With a staff of thirteen and a budget of about $6 million a year targeted solely at the Marco Polo project, the foundation has received numerous accolades for moving teachers forward in using the Internet to the best advantage for their students. President Bill Clinton has praised the program for providing "unprecedented access to the kind of world-class educational materials that in the past only the wealthiest school districts could afford."

Company foundations are always looking for ways to give back to society, and education and technology are "naturals," Schutz says. The company, of course, benefits, too. Lawmakers and government officials both in the United States and abroad look not just to business practices but to a company's outside activities as well. If they have a part in approving a merger or expansion, they are going to be more impressed with strong indications the company has contributed to the betterment of the community or society.

Regarding Marco Polo in particular, Schutz says the partnership and name tie-in with such distinguished organizations as the AAAS, the NEH, and the others is very beneficial. "It's a seal of approval that we've been allowed to co-brand with an organization like that," Schutz says. "We're more than partners. We're more like family. Our staff and their staff work side-by-side to obtain the objectives. We have differences of opinion, but we're all at the table working through this."

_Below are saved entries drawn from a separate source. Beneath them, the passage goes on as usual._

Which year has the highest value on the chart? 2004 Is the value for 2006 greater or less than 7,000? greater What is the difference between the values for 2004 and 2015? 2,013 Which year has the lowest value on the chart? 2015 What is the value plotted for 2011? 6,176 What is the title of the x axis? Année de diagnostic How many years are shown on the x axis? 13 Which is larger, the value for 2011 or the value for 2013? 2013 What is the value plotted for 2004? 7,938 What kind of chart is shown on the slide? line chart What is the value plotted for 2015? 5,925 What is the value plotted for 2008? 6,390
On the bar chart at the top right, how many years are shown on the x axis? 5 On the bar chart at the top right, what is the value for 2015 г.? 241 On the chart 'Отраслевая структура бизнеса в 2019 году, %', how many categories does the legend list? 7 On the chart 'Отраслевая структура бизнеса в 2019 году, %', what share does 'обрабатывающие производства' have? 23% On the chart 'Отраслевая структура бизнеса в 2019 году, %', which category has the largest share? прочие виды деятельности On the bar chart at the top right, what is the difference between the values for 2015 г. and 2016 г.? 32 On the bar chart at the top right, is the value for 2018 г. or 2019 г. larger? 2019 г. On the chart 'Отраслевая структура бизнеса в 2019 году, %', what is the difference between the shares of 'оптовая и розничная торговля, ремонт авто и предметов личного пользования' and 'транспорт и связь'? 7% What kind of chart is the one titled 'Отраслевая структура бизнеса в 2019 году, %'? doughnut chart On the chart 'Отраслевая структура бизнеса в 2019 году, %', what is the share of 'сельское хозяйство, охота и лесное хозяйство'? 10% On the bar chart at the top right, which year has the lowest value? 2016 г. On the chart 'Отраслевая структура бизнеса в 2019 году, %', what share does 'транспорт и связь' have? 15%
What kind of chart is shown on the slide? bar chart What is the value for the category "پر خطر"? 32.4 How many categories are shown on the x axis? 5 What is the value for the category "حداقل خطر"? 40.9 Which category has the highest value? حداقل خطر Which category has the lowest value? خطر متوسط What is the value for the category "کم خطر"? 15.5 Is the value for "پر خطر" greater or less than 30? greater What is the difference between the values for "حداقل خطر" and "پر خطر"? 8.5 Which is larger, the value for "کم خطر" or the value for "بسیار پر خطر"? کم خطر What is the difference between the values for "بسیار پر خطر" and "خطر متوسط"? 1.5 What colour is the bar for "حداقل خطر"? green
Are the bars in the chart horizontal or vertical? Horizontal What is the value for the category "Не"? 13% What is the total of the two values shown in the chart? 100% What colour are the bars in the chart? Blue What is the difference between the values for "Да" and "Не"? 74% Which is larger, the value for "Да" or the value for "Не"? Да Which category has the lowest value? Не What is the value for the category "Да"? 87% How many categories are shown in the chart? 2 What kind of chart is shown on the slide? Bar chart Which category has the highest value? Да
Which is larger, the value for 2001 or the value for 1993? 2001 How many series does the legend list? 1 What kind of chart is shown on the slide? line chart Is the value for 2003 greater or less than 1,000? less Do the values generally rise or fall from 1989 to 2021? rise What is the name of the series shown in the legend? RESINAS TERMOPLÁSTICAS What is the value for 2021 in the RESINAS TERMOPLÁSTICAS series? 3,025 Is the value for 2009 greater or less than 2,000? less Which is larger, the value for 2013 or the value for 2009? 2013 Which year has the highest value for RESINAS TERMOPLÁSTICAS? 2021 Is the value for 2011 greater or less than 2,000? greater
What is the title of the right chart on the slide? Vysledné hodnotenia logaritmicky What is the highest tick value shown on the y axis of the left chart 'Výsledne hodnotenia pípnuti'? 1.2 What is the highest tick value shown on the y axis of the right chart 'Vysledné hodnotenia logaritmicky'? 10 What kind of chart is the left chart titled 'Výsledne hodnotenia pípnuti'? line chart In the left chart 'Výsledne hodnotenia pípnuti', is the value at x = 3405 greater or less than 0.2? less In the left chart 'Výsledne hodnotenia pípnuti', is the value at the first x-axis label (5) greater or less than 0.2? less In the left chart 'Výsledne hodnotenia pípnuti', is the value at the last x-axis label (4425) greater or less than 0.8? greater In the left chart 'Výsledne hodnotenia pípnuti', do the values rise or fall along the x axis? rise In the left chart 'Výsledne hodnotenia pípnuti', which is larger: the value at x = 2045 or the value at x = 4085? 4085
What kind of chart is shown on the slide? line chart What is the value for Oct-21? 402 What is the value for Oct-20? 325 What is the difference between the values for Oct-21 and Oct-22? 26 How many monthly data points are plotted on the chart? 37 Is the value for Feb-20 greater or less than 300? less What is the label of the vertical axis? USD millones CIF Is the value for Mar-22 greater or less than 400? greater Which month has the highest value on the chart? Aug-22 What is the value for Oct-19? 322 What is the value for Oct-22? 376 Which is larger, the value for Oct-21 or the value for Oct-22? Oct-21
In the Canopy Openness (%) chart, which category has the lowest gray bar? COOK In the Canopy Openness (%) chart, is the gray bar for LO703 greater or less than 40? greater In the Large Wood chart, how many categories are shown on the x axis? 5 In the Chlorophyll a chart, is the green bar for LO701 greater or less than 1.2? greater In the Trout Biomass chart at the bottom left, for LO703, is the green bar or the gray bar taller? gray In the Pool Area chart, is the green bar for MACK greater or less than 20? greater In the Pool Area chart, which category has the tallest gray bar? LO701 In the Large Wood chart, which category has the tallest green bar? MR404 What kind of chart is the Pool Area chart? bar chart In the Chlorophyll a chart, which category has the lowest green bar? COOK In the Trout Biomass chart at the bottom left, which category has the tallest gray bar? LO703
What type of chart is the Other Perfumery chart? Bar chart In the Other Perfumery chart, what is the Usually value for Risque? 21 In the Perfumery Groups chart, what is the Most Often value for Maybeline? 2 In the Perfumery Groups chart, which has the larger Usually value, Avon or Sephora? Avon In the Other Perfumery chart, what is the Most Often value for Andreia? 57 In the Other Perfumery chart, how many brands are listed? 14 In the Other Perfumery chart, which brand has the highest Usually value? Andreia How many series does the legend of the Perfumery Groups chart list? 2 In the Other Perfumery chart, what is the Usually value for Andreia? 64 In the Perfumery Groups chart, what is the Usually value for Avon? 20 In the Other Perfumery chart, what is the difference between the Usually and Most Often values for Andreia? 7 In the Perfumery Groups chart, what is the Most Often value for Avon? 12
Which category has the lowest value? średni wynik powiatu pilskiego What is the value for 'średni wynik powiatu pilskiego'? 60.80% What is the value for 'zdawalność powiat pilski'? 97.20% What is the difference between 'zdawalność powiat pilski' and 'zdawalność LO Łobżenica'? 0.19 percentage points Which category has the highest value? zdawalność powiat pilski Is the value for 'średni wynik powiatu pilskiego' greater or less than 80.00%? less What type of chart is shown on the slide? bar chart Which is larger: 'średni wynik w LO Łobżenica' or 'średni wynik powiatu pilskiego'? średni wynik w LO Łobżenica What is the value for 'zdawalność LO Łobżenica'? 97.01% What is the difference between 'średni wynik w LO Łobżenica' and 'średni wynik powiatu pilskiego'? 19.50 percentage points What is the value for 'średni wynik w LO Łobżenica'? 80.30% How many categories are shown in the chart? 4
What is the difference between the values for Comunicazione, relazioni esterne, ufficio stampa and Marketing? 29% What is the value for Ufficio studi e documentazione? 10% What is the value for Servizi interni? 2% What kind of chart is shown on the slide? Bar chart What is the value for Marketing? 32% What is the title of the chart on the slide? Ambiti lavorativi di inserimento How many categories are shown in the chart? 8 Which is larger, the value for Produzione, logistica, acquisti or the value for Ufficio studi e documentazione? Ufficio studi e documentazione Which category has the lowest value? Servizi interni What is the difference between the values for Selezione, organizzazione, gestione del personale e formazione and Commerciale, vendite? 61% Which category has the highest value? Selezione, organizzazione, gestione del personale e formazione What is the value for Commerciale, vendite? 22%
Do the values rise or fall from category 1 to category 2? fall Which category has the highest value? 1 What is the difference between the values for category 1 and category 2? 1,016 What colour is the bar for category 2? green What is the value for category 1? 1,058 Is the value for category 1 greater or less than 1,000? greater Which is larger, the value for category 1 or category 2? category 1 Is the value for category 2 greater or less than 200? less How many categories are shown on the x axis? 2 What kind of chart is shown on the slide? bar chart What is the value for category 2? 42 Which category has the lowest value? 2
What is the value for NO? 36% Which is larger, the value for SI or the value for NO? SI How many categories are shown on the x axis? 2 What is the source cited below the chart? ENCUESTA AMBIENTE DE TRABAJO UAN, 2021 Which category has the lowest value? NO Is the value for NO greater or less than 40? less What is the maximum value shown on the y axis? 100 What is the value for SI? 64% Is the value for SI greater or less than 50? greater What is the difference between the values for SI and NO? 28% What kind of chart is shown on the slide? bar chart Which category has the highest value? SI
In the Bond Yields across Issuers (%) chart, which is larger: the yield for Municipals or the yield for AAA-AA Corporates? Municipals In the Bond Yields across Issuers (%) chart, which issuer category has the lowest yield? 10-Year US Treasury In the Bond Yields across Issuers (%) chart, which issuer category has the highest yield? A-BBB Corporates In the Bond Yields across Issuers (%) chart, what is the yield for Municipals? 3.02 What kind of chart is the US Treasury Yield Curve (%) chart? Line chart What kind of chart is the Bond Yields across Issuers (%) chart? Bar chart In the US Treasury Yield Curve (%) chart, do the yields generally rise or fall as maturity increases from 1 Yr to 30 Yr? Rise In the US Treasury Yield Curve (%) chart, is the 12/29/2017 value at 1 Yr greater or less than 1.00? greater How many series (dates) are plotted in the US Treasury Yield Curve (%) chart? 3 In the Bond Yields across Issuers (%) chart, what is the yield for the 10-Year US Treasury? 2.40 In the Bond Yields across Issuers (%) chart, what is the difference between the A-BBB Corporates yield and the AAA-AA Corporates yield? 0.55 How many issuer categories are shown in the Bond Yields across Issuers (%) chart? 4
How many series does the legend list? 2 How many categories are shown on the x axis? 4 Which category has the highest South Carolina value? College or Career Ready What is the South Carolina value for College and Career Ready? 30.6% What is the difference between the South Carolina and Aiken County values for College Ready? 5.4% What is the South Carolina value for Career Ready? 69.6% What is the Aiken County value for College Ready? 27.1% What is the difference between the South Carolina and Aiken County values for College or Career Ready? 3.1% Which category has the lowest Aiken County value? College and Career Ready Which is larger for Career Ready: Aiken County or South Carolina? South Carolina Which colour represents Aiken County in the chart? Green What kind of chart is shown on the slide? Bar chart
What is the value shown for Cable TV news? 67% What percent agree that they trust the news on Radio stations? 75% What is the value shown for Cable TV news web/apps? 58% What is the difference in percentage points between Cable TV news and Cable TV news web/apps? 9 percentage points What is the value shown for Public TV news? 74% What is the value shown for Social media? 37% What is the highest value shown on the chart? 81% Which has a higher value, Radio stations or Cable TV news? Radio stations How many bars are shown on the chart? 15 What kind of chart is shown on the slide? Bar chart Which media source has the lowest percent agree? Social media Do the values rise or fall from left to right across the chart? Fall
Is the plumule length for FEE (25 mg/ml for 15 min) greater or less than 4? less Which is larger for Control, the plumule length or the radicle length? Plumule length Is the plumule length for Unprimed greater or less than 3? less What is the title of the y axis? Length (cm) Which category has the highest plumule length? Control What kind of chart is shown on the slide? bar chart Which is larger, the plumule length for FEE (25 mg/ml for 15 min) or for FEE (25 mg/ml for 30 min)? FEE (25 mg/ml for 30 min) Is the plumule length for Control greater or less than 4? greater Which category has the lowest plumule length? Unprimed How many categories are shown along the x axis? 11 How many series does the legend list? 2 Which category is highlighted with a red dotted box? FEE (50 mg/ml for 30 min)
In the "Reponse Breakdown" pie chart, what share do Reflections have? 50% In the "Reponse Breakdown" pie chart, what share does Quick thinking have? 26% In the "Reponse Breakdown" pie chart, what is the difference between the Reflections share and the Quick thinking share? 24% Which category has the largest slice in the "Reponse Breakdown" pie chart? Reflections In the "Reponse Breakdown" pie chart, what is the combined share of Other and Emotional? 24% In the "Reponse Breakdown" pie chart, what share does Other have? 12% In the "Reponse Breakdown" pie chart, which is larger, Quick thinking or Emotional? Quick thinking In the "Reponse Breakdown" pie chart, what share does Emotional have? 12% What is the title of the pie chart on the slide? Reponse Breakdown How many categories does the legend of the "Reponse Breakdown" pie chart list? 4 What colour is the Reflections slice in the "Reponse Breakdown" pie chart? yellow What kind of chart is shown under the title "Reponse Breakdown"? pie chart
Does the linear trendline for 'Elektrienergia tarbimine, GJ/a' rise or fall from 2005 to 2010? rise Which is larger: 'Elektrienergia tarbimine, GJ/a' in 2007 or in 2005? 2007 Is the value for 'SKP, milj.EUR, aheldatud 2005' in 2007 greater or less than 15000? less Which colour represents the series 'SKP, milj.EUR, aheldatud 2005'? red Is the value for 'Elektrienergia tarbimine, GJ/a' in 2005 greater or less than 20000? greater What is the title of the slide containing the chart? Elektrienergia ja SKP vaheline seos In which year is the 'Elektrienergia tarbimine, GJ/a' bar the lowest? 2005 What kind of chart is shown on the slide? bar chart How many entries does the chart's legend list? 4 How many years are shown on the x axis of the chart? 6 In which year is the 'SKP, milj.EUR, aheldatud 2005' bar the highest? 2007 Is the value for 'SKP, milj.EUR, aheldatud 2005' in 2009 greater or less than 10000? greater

If he has any advice for other businesses also wanting to start a project that actually helps, he says it is to realize that "you can't do everything. Think in terms of targeting and focusing on one issue that you think is important. If you don't have a real niche that fits within the company's own needs, you might need to start off by doing different programs and then narrowing them to those where you have most strength."

Diane Curtis is a veteran education writer and former editor for The George Lucas Educational Foundation.